- Nerse Location in Karnataka, India Nerse Nerse (India)
- Coordinates: 15°36′00″N 74°25′43″E﻿ / ﻿15.5999°N 74.4285°E
- Country: India
- State: Karnataka

Languages
- • Official: Kannada
- Time zone: UTC+5:30 (IST)

= Nerse =

Nerse, also known as Nersa, is a village located in Khanapur Taluk of Belagavi District, Karnataka, India. It is also the headquarters for Nerse Gram Panchayat. The distance from Belagavi is about 40 km and from Bengaluru is 500 km. It is situated under the Western Ghats, on the boundary of Karnataka and Goa.

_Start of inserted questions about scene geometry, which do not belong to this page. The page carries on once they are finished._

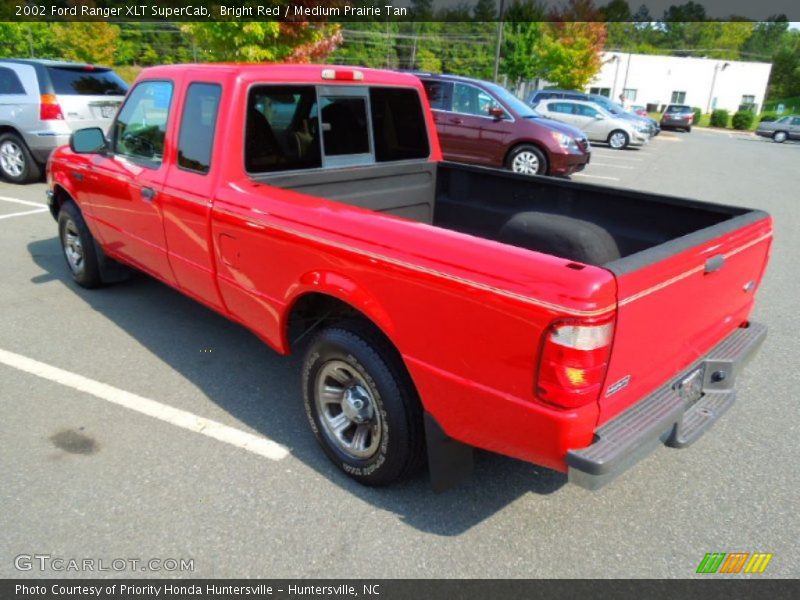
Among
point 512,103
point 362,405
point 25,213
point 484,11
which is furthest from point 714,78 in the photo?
point 362,405

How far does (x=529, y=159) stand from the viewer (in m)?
11.3

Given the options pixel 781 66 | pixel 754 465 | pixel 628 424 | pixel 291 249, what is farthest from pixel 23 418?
pixel 781 66

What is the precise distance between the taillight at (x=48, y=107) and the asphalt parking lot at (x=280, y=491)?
615 cm

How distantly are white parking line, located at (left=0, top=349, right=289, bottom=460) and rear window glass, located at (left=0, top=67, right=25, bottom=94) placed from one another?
7.01 m

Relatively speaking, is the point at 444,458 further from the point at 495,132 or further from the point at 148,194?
the point at 495,132

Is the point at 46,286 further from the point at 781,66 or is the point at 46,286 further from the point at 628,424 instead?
the point at 781,66

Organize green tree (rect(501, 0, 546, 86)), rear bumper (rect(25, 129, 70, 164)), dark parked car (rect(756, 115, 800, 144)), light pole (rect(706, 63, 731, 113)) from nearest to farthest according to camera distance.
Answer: rear bumper (rect(25, 129, 70, 164)) < dark parked car (rect(756, 115, 800, 144)) < green tree (rect(501, 0, 546, 86)) < light pole (rect(706, 63, 731, 113))

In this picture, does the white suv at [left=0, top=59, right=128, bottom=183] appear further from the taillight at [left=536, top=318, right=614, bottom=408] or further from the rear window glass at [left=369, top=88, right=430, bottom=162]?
the taillight at [left=536, top=318, right=614, bottom=408]

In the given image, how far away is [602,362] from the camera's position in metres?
2.00

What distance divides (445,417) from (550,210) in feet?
6.58

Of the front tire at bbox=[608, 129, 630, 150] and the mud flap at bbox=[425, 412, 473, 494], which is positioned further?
the front tire at bbox=[608, 129, 630, 150]

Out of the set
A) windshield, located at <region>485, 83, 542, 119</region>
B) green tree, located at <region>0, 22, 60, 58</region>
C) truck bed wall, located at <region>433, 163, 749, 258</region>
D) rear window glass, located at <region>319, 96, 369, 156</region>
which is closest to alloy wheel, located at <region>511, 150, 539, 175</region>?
windshield, located at <region>485, 83, 542, 119</region>

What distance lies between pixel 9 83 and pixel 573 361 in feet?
34.7

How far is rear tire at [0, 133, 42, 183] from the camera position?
371 inches
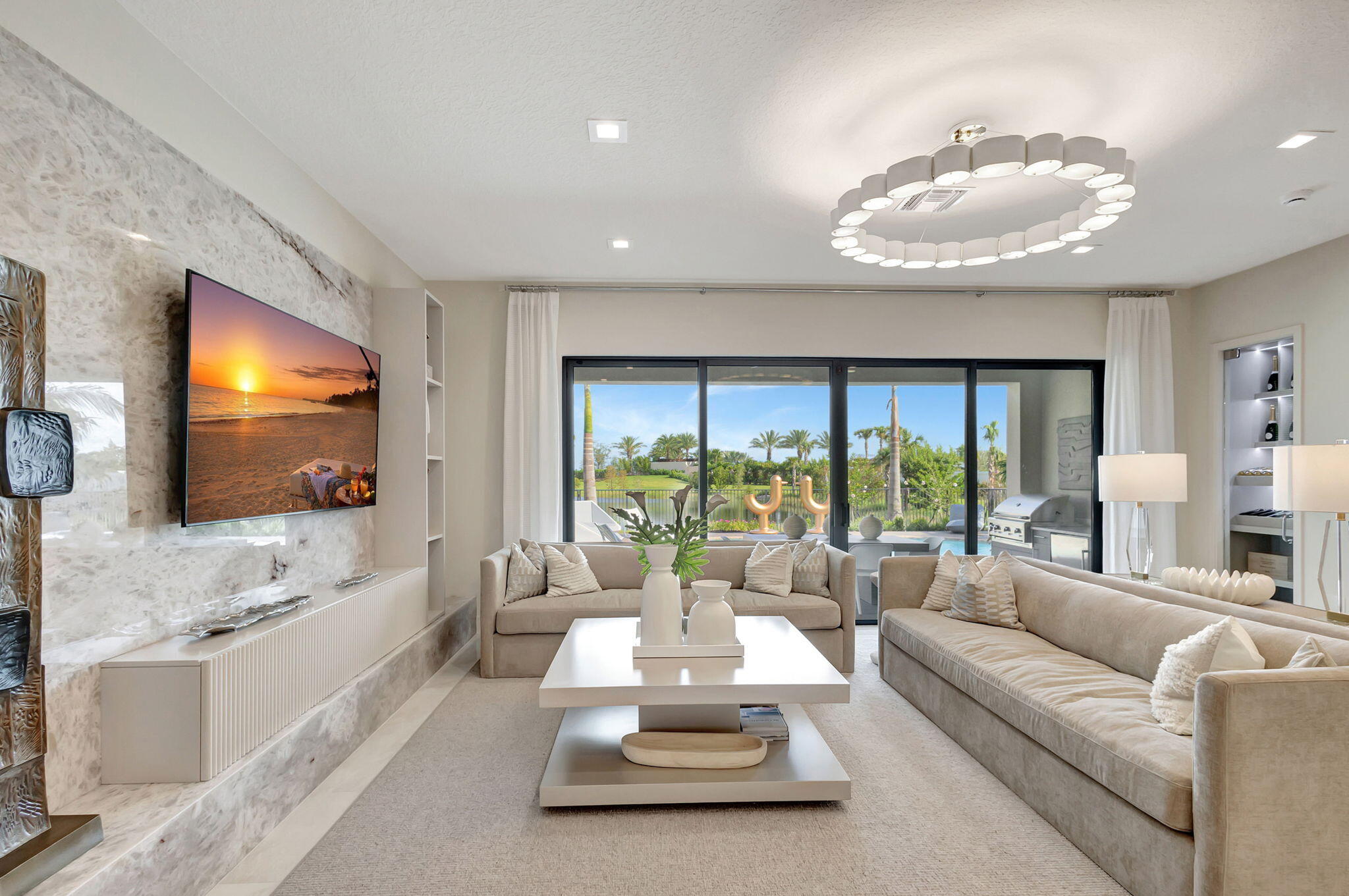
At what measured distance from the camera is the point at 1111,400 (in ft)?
17.9

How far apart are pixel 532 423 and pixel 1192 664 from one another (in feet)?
13.8

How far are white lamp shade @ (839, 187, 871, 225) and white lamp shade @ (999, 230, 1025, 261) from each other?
0.88m

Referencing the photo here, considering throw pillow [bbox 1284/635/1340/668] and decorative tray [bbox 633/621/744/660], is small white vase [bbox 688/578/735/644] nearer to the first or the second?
decorative tray [bbox 633/621/744/660]

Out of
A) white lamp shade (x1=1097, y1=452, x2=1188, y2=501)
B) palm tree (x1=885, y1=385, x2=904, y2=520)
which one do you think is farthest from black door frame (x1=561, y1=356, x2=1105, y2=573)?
white lamp shade (x1=1097, y1=452, x2=1188, y2=501)

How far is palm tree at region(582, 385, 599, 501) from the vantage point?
5461 mm

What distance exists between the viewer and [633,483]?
5477 mm

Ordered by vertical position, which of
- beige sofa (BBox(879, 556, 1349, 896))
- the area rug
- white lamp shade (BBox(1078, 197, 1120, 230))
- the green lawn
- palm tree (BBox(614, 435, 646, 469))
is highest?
white lamp shade (BBox(1078, 197, 1120, 230))

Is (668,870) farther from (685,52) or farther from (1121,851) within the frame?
(685,52)

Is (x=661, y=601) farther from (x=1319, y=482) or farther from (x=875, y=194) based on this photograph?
(x=1319, y=482)

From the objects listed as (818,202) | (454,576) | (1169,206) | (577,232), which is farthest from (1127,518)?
(454,576)

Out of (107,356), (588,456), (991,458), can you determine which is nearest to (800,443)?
(991,458)

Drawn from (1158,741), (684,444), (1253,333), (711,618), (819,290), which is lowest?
(1158,741)

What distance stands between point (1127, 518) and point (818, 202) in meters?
3.75

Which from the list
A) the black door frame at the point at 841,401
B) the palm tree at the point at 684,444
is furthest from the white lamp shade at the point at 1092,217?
the palm tree at the point at 684,444
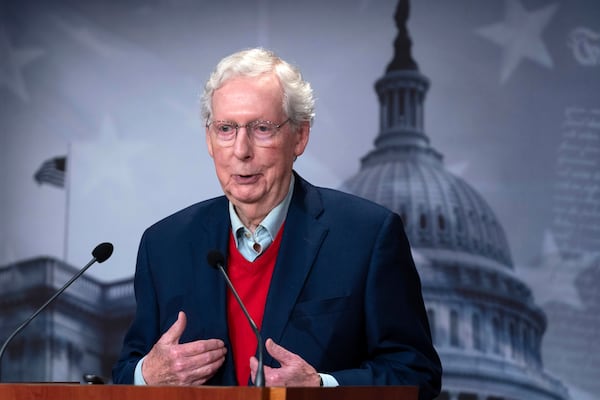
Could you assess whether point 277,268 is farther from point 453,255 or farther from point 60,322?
point 60,322

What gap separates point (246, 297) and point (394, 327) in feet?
1.15

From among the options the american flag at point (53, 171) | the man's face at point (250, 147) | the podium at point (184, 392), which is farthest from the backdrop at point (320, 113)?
the podium at point (184, 392)

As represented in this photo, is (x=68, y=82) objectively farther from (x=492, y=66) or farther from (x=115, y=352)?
(x=492, y=66)

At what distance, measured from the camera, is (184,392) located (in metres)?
1.59

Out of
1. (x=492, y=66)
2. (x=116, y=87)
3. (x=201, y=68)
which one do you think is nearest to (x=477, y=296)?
(x=492, y=66)

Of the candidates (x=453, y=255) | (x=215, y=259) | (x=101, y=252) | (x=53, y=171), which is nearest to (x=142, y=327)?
(x=101, y=252)

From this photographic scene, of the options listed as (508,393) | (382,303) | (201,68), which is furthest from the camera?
(201,68)

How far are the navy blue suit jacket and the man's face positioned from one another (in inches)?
4.3

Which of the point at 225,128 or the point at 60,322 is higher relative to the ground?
the point at 60,322

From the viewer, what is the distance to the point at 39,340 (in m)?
6.93

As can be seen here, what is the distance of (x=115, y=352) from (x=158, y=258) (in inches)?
187

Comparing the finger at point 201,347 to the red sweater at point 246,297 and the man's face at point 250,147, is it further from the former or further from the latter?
the man's face at point 250,147

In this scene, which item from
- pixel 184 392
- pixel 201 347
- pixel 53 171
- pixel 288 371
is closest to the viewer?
pixel 184 392

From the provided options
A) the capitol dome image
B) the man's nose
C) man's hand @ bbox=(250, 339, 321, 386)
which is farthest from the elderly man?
the capitol dome image
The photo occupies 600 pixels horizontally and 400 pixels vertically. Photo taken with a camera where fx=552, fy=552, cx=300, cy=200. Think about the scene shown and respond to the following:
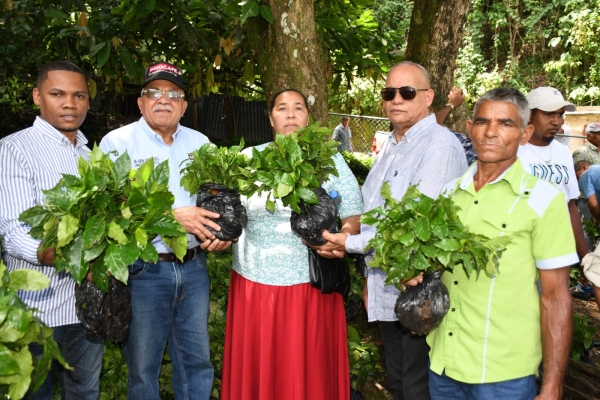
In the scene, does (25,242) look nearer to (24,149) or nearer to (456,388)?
(24,149)

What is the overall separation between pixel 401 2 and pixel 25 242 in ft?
70.0

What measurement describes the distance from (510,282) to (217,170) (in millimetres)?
1697

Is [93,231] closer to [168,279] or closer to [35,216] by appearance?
[35,216]

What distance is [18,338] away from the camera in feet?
6.27

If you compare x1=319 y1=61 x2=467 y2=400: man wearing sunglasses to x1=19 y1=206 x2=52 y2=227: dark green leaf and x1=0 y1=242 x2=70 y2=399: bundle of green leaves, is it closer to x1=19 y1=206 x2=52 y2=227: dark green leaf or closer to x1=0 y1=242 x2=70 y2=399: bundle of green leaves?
x1=19 y1=206 x2=52 y2=227: dark green leaf

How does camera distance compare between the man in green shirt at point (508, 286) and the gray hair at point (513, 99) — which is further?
the gray hair at point (513, 99)

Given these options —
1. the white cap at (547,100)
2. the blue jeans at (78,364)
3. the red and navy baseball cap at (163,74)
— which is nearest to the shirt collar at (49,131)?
the red and navy baseball cap at (163,74)

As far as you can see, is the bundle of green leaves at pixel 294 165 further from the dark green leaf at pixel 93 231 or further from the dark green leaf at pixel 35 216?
the dark green leaf at pixel 35 216

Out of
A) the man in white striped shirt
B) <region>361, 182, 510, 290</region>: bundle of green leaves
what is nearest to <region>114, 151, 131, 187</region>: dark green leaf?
the man in white striped shirt

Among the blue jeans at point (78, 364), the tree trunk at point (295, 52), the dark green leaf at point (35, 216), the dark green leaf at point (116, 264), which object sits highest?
the tree trunk at point (295, 52)

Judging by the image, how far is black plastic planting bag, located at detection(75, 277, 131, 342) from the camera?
2.85 meters

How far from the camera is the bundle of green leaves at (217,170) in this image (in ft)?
10.5

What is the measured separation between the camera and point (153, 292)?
330 cm

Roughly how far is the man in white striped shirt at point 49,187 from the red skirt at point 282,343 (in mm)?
852
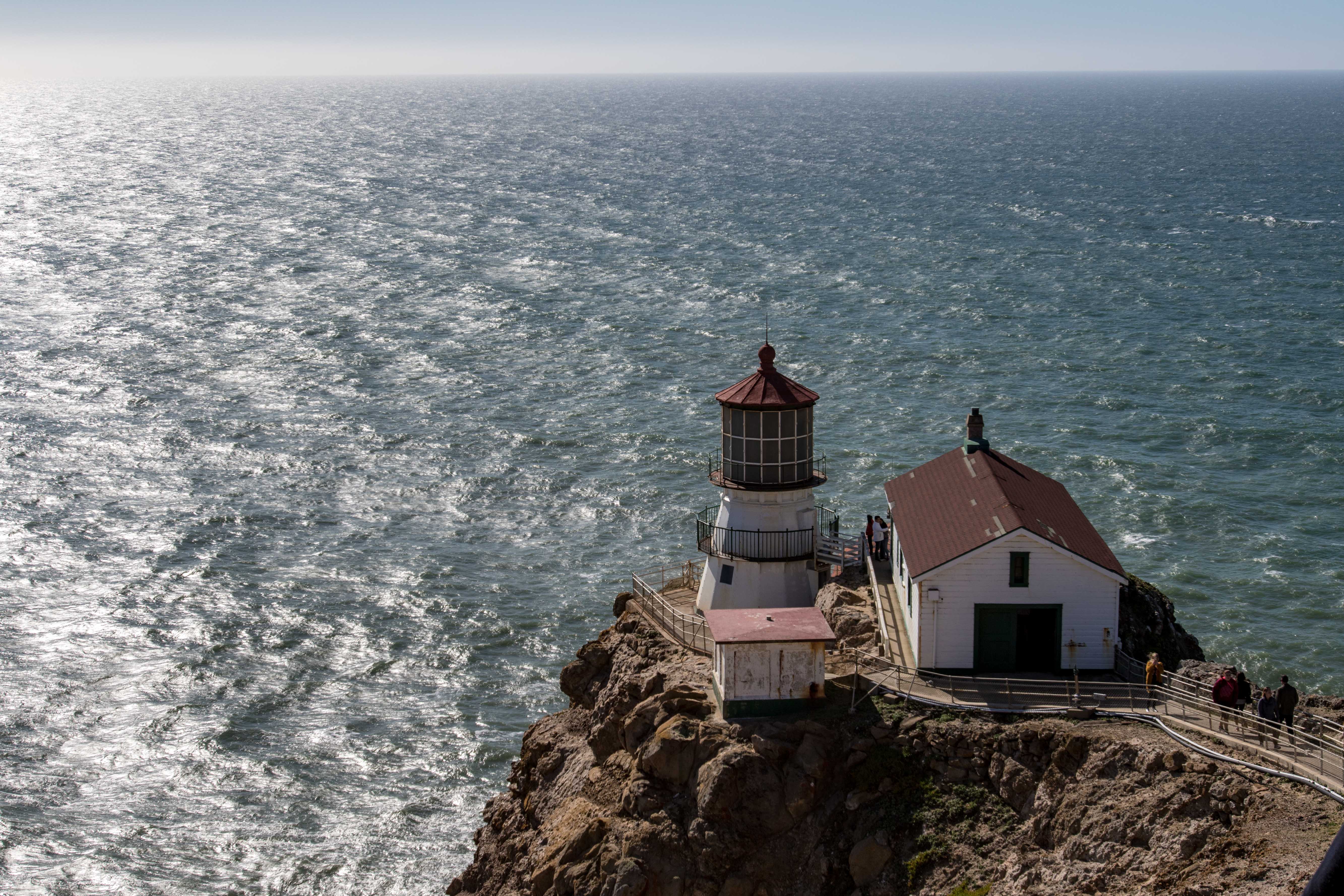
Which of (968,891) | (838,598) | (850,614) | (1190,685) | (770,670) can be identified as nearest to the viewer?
(968,891)

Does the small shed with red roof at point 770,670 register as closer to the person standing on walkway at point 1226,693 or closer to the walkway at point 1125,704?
the walkway at point 1125,704

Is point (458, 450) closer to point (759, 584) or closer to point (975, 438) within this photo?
point (759, 584)

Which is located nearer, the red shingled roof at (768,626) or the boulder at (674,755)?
the boulder at (674,755)

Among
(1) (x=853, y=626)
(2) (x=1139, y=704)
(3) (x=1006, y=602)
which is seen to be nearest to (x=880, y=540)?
(1) (x=853, y=626)

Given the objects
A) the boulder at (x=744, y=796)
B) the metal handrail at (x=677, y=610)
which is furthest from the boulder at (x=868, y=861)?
the metal handrail at (x=677, y=610)

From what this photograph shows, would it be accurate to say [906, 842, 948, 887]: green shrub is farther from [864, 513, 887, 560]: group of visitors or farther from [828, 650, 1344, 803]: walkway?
[864, 513, 887, 560]: group of visitors

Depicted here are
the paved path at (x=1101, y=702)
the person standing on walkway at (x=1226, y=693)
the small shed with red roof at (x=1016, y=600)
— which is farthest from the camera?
the small shed with red roof at (x=1016, y=600)

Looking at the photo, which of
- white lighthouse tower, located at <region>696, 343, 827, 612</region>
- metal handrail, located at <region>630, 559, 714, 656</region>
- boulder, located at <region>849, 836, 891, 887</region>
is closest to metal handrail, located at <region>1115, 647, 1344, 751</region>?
boulder, located at <region>849, 836, 891, 887</region>
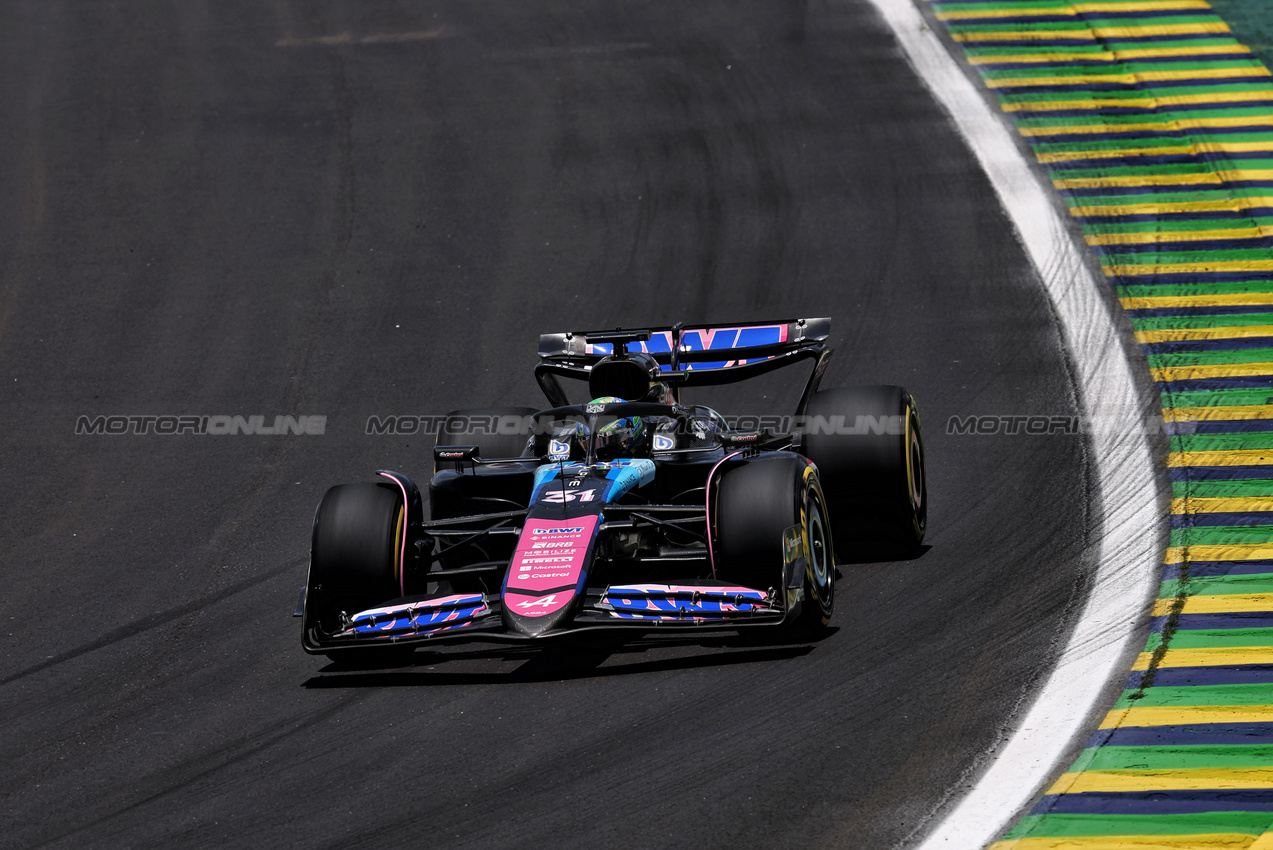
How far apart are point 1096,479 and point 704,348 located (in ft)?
9.34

It is a part of the proposed Bhimgarh Sanctuary and is a heavily forested area. Apart from resident birds, it is also home to many migratory species such as the Ceylon frogmouth and the paradise flycatcher. The forest of Nerse is also home to bats in the Talvedi region and the Krishnapur area of Mahadai Valley. There are more than 40 species of bats in Nerse. Close to Nerse is the Dandeli Wildlife Sanctuary which has a herd of elephants.

Summer temperatures range from 23 °C to 35 °C, while winter temperatures range from 13 °C to 20 °C.